Singapore retail sales were flat in December, after motor vehicles were removed from the data, rising by a mere 0.1 percent.
Including motor vehicles, a decrease of 3.4 percent was recorded, but this relates more to the scarcity of Certificates of Entitlement by which Singapore’s government restricts the number of vehicles on the roads. New vehicle sales were down by 24 percent year on year.
Compared with November, and again excluding vehicles, retail sales slipped by 1.4 percent.
Singapore retail sales totaled SG$4.2 billion (US$3.2 billion) for the month. Significantly, online shopping accounted for 6.8 percent of that figure, one of the highest rates yet.

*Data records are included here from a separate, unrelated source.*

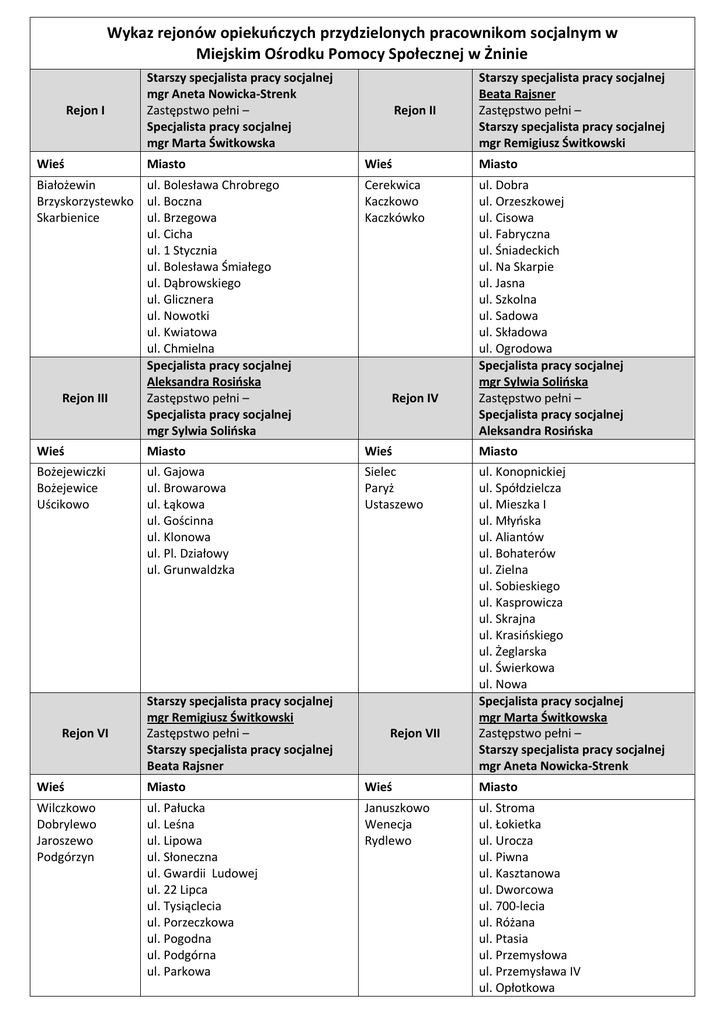 Wykaz rejonów opiekuńczych przydzielonych pracownikom socjalnym w Miejskim Ośrodku Pomocy Społecznej w Żninie

| Rejon I | Starszy specjalista pracy socjalnej mgr Aneta Nowicka-Strenk Zastępstwo pełni – Specjalista pracy socjalnej mgr Marta Świtkowska | Rejon II | Starszy specjalista pracy socjalnej Beata Rajsner Zastępstwo pełni – Starszy specjalista pracy socjalnej mgr Remigiusz Świtkowski |
|---|---|---|---|
| Wieś | Miasto | Wieś | Miasto |
| Białożewin Brzyskorzystewko Skarbienice | ul. Bolesława Chrobrego ul. Boczna ul. Brzegowa ul. Cicha ul. 1 Stycznia ul. Bolesława Śmiałego ul. Dąbrowskiego ul. Glicznera ul. Nowotki ul. Kwiatowa ul. Chmielna | Cerekwica Kaczkowo Kaczkówko | ul. Dobra ul. Orzeszkowej ul. Cisowa ul. Fabryczna ul. Śniadeckich ul. Na Skarpie ul. Jasna ul. Szkolna ul. Sadowa ul. Składowa ul. Ogrodowa |
| Rejon III | Specjalista pracy socjalnej Aleksandra Rosińska Zastępstwo pełni – Specjalista pracy socjalnej mgr Sylwia Solińska | Rejon IV | Specjalista pracy socjalnej mgr Sylwia Solińska Zastępstwo pełni – Specjalista pracy socjalnej Aleksandra Rosińska |
| Wieś | Miasto | Wieś | Miasto |
| Bożejewiczki Bożejewice Uścikowo | ul. Gajowa ul. Browarowa ul. Łąkowa ul. Gościnna ul. Klonowa ul. Pl. Działowy ul. Grunwaldzka | Sielec Paryż Ustaszewo | ul. Konopnickiej ul. Spółdzielcza ul. Mieszka I ul. Młyńska ul. Aliantów ul. Bohaterów ul. Zielna ul. Sobieskiego ul. Kasprowicza ul. Skrajna ul. Krasińskiego ul. Żeglarska ul. Świerkowa ul. Nowa |
| Rejon VI | Starszy specjalista pracy socjalnej mgr Remigiusz Świtkowski Zastępstwo pełni – Starszy specjalista pracy socjalnej Beata Rajsner | Rejon VII | Specjalista pracy socjalnej mgr Marta Świtkowska Zastępstwo pełni – Starszy specjalista pracy socjalnej mgr Aneta Nowicka-Strenk |
| Wieś | Miasto | Wieś | Miasto |
| Wilczkowo Dobrylewo Jaroszewo Podgórzyn | ul. Pałucka ul. Leśna ul. Lipowa ul. Słoneczna ul. Gwardii Ludowej ul. 22 Lipca ul. Tysiąclecia ul. Porzeczkowa ul. Pogodna ul. Podgórna ul. Parkowa | Januszkowo Wenecja Rydlewo | ul. Stroma ul. Łokietka ul. Urocza ul. Piwna ul. Kasztanowa ul. Dworcowa ul. 700-lecia ul. Różana ul. Ptasia ul. Przemysłowa ul. Przemysława IV ul. Opłotkowa |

Aside from cars, the worst-performing retail categories were furniture & household equipment down 8.2 percent, and computer & telecommunications equipment, down 6.3 percent. Sales at department stores fell 5.6 percent, and optical goods & books recorded a 1.2 percent decline.
Categories to post growth included watches & jewelry (up 8.9 percent). Retailers of petrol service stations, medical goods & toiletries, and mini-marts & convenience stores achieved growth rates between 3.1 percent and 5.4 percent.
Compared to the same period last year, Sales of food & beverage services in December increased by 2.7 percent to an estimated SG$964 million, compared to $938 million in December 2018.
Turnover of fast-food outlets, cafes, food courts & other eating places, and restaurants
Increased by between 2 percent and 7.7 percent year on year.